Add it before you think you need it
The most common regret developers express about error tracking is not adding it sooner. The instinct is to treat it as something to bolt on later, once the idle game is more finished, but that gets the timing exactly backwards. The early, unstable period is when failures are most frequent and most informative, and it is precisely when you most want the data to build a stable foundation.
Adding it early also builds the right habit while it is cheap to establish. You learn to work from real failure data from the first build, so that by the time real players arrive you already have the instinct and the tooling. Retrofitting that discipline later, mid-crisis, is far harder. Like source control, error tracking is something you set up once and are endlessly glad you did.
Doing it with Bugnet
This is exactly the workflow Bugnet is built for. Drop the SDK into your idle game and every unhandled error is captured automatically, complete with stack trace, device, OS, and the recent actions that led up to it, so nothing breaks for a player without leaving you a trail. An in-game report button sits alongside it for the softer issues, the soft locks and confusing moments, that automatic capture alone would miss.

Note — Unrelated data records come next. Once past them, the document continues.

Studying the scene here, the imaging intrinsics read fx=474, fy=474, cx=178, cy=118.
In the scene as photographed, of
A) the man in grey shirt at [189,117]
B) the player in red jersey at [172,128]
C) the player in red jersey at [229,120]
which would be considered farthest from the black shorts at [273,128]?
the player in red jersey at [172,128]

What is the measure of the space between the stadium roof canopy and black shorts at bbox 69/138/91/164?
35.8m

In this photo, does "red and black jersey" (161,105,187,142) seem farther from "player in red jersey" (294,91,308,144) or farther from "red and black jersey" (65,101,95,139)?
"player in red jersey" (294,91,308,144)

From there, Bugnet groups identical failures into a single ranked issue with a live count, so the bug hurting the most players is always at the top of your list. Device and custom-attribute filters let you isolate platform-specific problems in seconds, and crash data lives in the same dashboard as player-submitted reports, so you triage everything in one place. The result is the evidence-driven workflow this whole post is about, available almost immediately.
What it comes down to
Error tracking will not write your fixes or design your game. What it adds is sight, the ability to know what is actually happening to the players on your idle game instead of guessing. For any game you intend to maintain, grow, and stake your reputation on, that sight is not optional. The cost of adding it is small, and the cost of shipping without it is paid quietly, in players you never knew you lost. Add it early, work from the data, and let the failures that used to be invisible become a simple list you work down.
Error tracking is sight. Without it you guess; with it you know what breaks, where, and how often, which is foundational for any idle game you mean to keep.